PASSAGE SHOWN
Friday, September 22, 2006

Writing an embedded file system

Once upon a time, Julian M. Bucknall wrote an interesting article for The Delphi Magazine. Well, he wrote more than one and they are all interesting and (that's the best part) he's still writing them, but I particularly liked that one.

The article name is Manage The Damage (it had to be Julian's Jimmy Somerville phase) and it was published in Issue 69 (May 2001). Yes, quite an old stuff - at least in computing terms. Inside, Julian described an implementation of an embedded file system i. e. a file system that rests inside another storage (a file in an ordinary file system, for example). That's such a useful concept that even Microsoft recognizes it (think OLE structured storage).

In short, embedded file system (or compound file, or structured storage) allows you to store many unconnected or loosely connected pieces of information inside one physical file in a structured way. For example, it can be used to store different parts of configuration settings for a large application, or it can be used for data acquisition to store many data packets inside one file, or it can be used as a simple database to store text fragments or code snippets.

Although I liked the idea behind Manage The Damage, I couldn't live with the implementation. It was too limited for my taste (embedded file system was limited to 32 MB) and implementation was a mess of pointers, which made the code almost nonportable to .NET.

And then, as all fairy tales start, I decided to write my own implementation.

Why not use OLE structured storage, you'd ask? Well, I like to know how my data is stored (Have you ever tried to look inside an OLE structure storage file with a hex editor? I did. Not a pretty sight.), I want the implementation to be fast and simple to use from Win32 and potentially .NET. Besides that, it sounded like an interesting challenge.

So how did I fare? Good, if I'm the one to answer. There were no pointers killed while writing the code, total size of the file system is limited only to 4 TB (4 GB for files stored inside the compound file) and file internals are easy to understand (well, at least to me ;) ).

The code was used in some commercial projects. Also, GExperts use it for snippet storage (CodeLibrarian.fs file). It seems to be stable and mostly bug-free and as such I'm releasing it to the public, with the usual string attached.

For the brave, here's the code and test suite: GpStructuredStorage.

If you're still interested, continue reading. I'll show few examples on how the GpStructuredStorage can be used.

A small how-to

Next fragment creates compound file and then reopens it for reading. Note that the compound file is implemented as an interface and doesn't need explicit destructor calls as such.

Instead of a file name, one can also send a TStream or descendant to the .Initialize method.

storage: IGpStructuredStorage;
storage := CreateStructuredStorage;
storage.Initialize(CStorageFile, fmCreate);
// write and read here
storage := CreateStructuredStorage;
storage.Initialize(CStorageFile, fmOpenRead);
// from now on, only reading is allowed

Now that we have the storage interface, we can create a file and then read it.

RECORD EXCERPTS
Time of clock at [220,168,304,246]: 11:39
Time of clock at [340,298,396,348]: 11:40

...

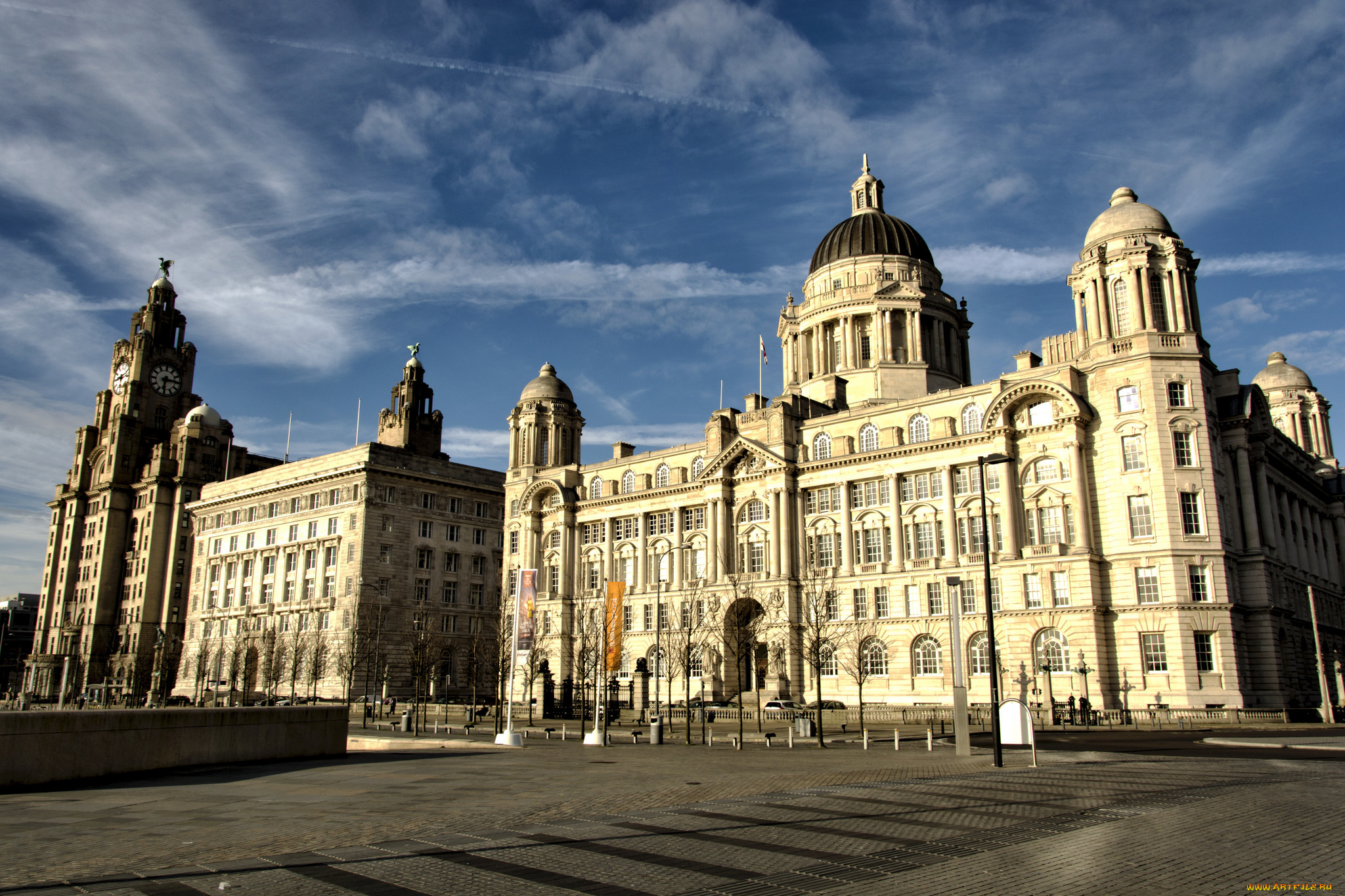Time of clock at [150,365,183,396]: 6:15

WORK TO DO
1) Repeat the part of the embedded file system post starting with "Friday, September 22, 2006" and going on through "liked that one.".
2) Turn the paragraph of the embedded file system post that begins "The code was used in some commercial projects" into a short bulleted list that keeps its main facts.
3) Answer these questions from the embedded file system post:
(a) In which issue of The Delphi Magazine was Manage The Damage published?
(b) What was the size limit of the embedded file system in that article?
(c) What can be sent to the .Initialize method instead of a file name?
Answer using only the embedded file system post.

RESPONSES FOR EACH TASK
1)
Friday, September 22, 2006

Writing an embedded file system

Once upon a time, Julian M. Bucknall wrote an interesting article for The Delphi Magazine. Well, he wrote more than one and they are all interesting and (that's the best part) he's still writing them, but I particularly liked that one.

2)
- The code has been used in some commercial projects.
- GExperts uses it for snippet storage, in the CodeLibrarian.fs file.
- It seems stable and mostly bug-free.
- For that reason it is being released to the public, with the usual string attached.

3)
(a) Issue 69 (May 2001).
(b) 32 MB.
(c) A TStream or descendant.